Research Review: Memory Bound Protection

Stack Bounds Protection with Low Fat Pointers

Link: https://www.comp.nus.edu.sg/~gregory/papers/ndss17stack.pdf
Source Code: https://github.com/GJDuck/LowFat


Summary: The research work is an extension of their another work (Heap bounds protection with low-fat pointers). The concept of low-fat pointers are originated in the previous paper, they provide well-details of that too. The basic concept of low-fat pointers is: use the pointer memory itself to calculate its object boundary instead of extending the memory or creating a shadow memory. Additionally split up the memory region into different virtual pages based on object size for performance improvement. However, handling heap memory explicitly is easier than the program maintained stack memory for which they propose a stack allocator which will handle all stack memory operation.

Design: According to the design, when a pointer loads the object information, it has to access a lookup table and use its pointer address divided by 32GB (size of the virtual page) as the lookup to figure out its object size. Next, using the roundup technique with pointer address and object size, it can calculate the base address of object memory. Now, as it has both base address and objects size, it can validate the object boundary, every time the pointer access a different location on that object. The bound check operation will operate over instrumented binary. For heap allocation (e.g. malloc), they can modify the allocator to allocate the object into a variety virtual page. But for stack objects, each of them allocates to the same virtual page dedicated to stack. Due to this, their physical memory is non-fragmented, this improves their memory management. For stack objects, it is important to handle memory efficiently. To cope stack objects to the same design for heap and the same time, don’t hurt the regular stack operation, is critical. Moreover, it is important to be efficient. To calculate lookup table, they use lzcnt instruction, for aligning, they do a masking operation (another lookup table), and they allocate the objects in splited 32GB virtual pages similar to the heap, but now separate each 32GB page for heap and stack. Everything is fine unless the physical memory is now more fragmented due to redesigned stack allocator. So, they propose a memory alias to map every virtual stack page to the same physical memory. They do apply different optimization where to check bounds and where not, but they are not a major contribution.

Advantage: Low fat pointer is memory efficient, but when it comes to performance, the design still has to sacrifice little more memory than it has to.

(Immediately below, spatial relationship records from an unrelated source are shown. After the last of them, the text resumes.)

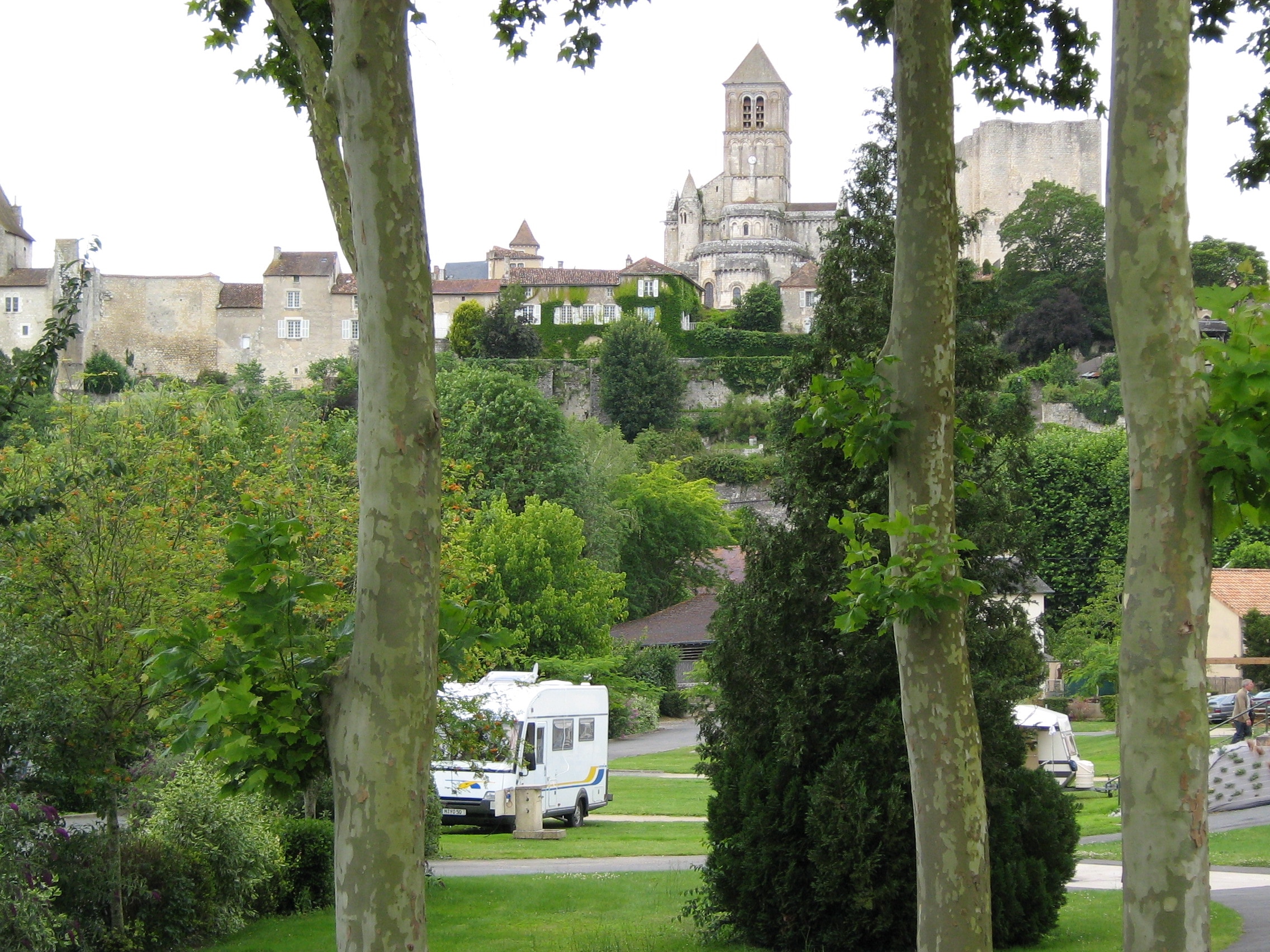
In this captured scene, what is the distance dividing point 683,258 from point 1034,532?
127701mm

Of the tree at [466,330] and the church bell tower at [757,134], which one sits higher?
the church bell tower at [757,134]

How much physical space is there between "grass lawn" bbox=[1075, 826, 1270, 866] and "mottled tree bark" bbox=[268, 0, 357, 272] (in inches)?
504

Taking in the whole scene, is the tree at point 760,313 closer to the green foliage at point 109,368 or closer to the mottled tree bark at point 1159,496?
the green foliage at point 109,368

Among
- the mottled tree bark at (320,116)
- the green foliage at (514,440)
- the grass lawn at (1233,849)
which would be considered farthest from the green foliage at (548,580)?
the mottled tree bark at (320,116)

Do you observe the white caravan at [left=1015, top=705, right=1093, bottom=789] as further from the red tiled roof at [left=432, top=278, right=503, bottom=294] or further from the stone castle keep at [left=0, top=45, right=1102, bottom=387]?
the red tiled roof at [left=432, top=278, right=503, bottom=294]

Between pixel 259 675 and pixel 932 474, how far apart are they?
11.1 ft

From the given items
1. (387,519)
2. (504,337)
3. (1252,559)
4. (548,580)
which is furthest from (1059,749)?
(504,337)

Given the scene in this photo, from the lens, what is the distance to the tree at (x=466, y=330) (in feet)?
305

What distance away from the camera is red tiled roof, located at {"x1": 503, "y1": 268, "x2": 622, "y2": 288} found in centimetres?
9844

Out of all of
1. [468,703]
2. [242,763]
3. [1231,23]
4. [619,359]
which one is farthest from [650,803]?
[619,359]

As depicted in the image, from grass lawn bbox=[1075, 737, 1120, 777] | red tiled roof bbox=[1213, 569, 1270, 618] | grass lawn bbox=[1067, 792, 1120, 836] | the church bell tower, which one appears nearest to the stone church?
the church bell tower

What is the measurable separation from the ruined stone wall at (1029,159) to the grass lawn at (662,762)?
290 feet

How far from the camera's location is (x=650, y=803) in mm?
26844

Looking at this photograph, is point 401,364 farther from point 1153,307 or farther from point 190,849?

Disadvantage: First of all, now it is easier to predict where an object is located in the physical memory by only knowing the object size. Although pointer integrity is not a part of the bound check, now it can cause greater disaster if not checked. Memory aliasing design for virtual stack pages are not reliable, the design is obscure.

Discussion: The design and evaluation do not show any hope to the practical implementation of low-fat pointers for stack object. Overall, I realize, low-fat pointers cannot precede shadow memory design.